The wind was howling and the lights were flickering last night while I was trying to enjoy the delicious James Franco in "Tristan and Isolde." I was intently following the story - okay - that's a big honkin' lie - I was actually barely following the story and watching closely as his gorgeous mouth puckered and his brown teddy bear eyes brimmed with heartfelt tears. Anyhoo, I was trying to concentrate on the movie but the impending storm outside my windows kept distracting me. Not wanting to be alone in the dark (I figured it was a safe bet that my power'd go kaput) I lit a large Harvest Yankee Candle - which smells so good and is a really pretty orangey color.

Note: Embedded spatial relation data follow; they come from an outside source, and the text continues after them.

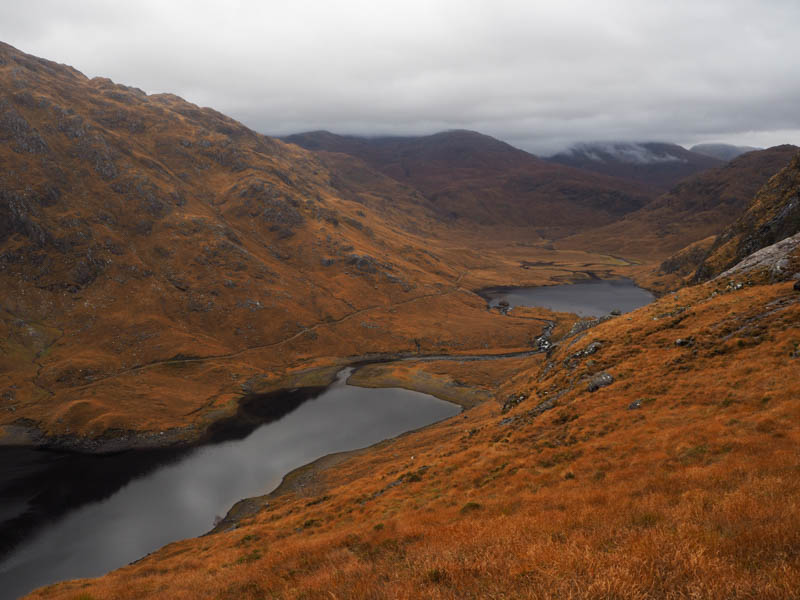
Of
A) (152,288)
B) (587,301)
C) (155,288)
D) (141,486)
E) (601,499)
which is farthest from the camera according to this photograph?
(587,301)

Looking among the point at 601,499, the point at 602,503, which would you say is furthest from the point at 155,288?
the point at 602,503

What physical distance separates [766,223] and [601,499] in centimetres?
8659

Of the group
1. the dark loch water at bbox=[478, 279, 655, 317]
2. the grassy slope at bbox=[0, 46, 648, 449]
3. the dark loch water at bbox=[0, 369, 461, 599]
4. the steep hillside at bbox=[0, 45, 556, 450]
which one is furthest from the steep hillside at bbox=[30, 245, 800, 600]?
the dark loch water at bbox=[478, 279, 655, 317]

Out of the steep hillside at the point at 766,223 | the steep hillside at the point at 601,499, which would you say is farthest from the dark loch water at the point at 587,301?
the steep hillside at the point at 601,499

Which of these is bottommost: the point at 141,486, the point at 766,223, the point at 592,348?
the point at 141,486

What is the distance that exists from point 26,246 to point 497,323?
A: 14579 cm

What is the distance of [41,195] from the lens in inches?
4966

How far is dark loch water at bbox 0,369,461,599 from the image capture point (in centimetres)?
4566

Now I can concentrate on studying the "movie." The dryer beeps letting me know that the second load of Hanes Tagless Tees and Polo Man Panties are dried and ready to be folded. I'm a bit aggravated. Which is not too surprising considering it's my mood of choice as of late. I push back in my recliner,flop my legs straight out, grab the leather arm and fling my feet down as hard as I can (it's a hard recliner to un-recline) and watch as the cute side animal loses the tray he's holding along with my can of soda, and the half-melted candle.
There is orange candle wax all over the leather sofa - over the arm (but it missed me!) and down the side. More wax is oozing down between the cushions of the loveseat and, nestled between the two pieces of furniture, spattered on the white carpet is a massive amount of orange goo and a half a can of poured out Coca-cola.

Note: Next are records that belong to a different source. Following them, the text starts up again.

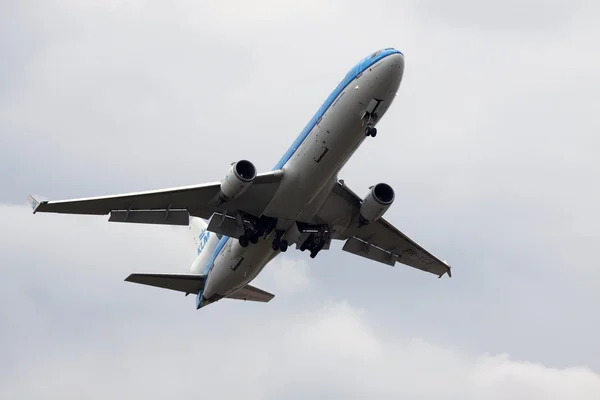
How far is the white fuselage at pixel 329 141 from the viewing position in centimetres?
4025

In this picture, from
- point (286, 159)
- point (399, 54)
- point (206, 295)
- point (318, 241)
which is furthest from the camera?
point (206, 295)

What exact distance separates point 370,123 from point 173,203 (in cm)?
975

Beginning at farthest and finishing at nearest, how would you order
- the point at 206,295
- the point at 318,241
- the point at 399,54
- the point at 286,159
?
1. the point at 206,295
2. the point at 318,241
3. the point at 286,159
4. the point at 399,54

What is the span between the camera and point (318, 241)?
46.4 metres

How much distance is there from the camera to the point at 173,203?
44.3 meters

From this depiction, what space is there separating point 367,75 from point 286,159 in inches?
215

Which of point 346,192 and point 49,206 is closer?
point 49,206

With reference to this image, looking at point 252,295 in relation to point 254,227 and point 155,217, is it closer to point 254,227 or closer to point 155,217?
point 254,227

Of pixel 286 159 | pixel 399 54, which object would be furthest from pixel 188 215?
pixel 399 54

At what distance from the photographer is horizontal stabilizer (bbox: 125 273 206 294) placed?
163ft

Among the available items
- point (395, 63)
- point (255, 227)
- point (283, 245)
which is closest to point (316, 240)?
point (283, 245)

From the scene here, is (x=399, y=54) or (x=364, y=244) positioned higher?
(x=399, y=54)

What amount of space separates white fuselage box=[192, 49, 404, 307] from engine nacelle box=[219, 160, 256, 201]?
1689mm

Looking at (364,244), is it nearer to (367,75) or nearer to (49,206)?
(367,75)
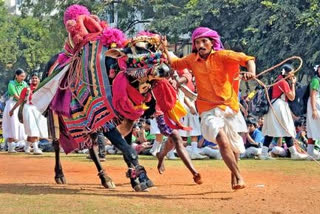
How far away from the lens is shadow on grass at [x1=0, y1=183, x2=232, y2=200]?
8.90 metres

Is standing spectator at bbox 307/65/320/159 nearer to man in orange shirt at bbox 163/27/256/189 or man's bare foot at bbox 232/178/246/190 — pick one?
man in orange shirt at bbox 163/27/256/189

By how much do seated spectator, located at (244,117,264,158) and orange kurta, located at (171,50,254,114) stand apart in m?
6.80

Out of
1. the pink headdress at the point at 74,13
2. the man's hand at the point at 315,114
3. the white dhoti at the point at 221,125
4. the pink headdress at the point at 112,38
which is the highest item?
the pink headdress at the point at 74,13

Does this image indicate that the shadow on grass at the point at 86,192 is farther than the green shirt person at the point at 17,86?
No

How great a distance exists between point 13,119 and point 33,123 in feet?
3.79

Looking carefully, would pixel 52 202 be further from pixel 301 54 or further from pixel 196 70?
pixel 301 54

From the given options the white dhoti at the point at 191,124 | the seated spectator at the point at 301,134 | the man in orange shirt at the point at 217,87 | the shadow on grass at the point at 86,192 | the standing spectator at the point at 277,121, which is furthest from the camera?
the seated spectator at the point at 301,134

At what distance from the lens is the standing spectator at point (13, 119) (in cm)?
1819

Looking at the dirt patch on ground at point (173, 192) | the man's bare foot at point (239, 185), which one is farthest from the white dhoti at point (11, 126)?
the man's bare foot at point (239, 185)

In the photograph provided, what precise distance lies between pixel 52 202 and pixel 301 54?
669 inches

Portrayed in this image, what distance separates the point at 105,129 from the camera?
31.0 feet

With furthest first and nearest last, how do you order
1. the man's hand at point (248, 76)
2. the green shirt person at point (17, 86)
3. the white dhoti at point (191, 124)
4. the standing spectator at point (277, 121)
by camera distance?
the green shirt person at point (17, 86)
the white dhoti at point (191, 124)
the standing spectator at point (277, 121)
the man's hand at point (248, 76)

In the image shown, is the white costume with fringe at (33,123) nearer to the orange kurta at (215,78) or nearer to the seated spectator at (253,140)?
the seated spectator at (253,140)

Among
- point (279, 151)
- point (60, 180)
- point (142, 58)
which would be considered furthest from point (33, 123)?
point (142, 58)
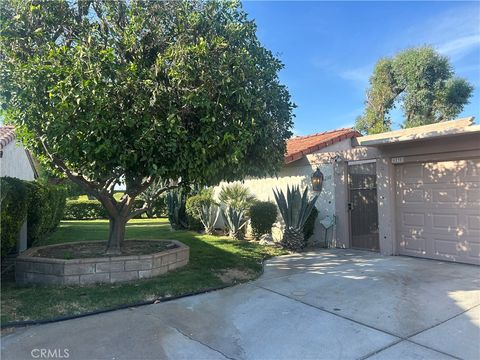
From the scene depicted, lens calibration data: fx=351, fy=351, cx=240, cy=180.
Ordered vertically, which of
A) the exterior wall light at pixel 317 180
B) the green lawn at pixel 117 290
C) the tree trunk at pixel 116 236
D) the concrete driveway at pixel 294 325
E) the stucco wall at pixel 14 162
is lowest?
the concrete driveway at pixel 294 325

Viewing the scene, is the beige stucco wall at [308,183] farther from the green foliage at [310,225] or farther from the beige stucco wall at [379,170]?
the green foliage at [310,225]

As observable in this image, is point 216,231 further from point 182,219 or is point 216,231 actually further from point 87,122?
point 87,122

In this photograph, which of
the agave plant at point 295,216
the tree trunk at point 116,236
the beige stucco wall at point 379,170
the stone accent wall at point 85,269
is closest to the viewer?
the stone accent wall at point 85,269

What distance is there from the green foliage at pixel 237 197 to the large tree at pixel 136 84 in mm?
5580

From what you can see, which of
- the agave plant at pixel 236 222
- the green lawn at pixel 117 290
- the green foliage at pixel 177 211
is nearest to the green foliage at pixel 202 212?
the green foliage at pixel 177 211

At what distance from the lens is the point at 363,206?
9633mm

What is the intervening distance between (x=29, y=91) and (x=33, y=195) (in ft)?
13.0

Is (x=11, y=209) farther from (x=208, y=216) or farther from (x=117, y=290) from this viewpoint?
(x=208, y=216)

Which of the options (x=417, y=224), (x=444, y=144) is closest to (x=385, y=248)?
(x=417, y=224)

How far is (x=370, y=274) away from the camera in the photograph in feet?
22.7

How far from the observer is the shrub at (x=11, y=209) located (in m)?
5.94

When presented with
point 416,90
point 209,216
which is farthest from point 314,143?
point 416,90

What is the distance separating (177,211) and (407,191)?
9.06m

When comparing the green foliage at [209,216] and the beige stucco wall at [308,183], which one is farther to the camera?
the green foliage at [209,216]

"Shiiiiiiiiiiiiiiiiiiiiiiiiiiiiiiiiiiiiiiiiiiiiiiiiit!" I yell and pulled off my tee shirt. I'm not sure why I did this. It was instinct. Which was odd. Who else, in mid-crisis, would strip down to their skivvies? Anyway, I use my shirt to wipe the soda off the sofas and then start to rub the wax off. Wax on, Wax off.
Getting up, harvest goo under my short nails, I run to the laundry room and grab what I can find: two old towels and a handful of Lost Soulmate socks. I'm half-naked, scrubbing and crying and moaning and cursing. After abouta half hour of scrubbing, I get most of the wax off the couches.
Since we're still out of sorts from the water damage we had last month - the couch is pushed up to make an L-shape with the loveseat. I try to move the couch to get to the majority of the coke and wax stain that's still sitting on the floor. I manage to pop the recliner out four times and still, can't budge the damn thing. So I try to move the loveseat. Nope. Won't move either. At this point, I'm cursing La-Z-Boy, Home Depot, Yankee Candle and my own stupidity.
I find some Bissell Carpet cleaner and a clean shirt. And Phoebe cowering on the stairs.
Most of the coke came out of the carpet - but the orange splotch with corresponding dots - still there - mocking me.
I sit down, sweaty from cleaning and scrubbing and call Harry: "When're you coming home?"
"What's wrong?" he asked.
"I covered the couch, loveseat, carpet, frog butler, fan remote and my shirt in candle wax and Coke."
"Somehow it's your fault," I tell him.
"I figured," he said back and then sighed.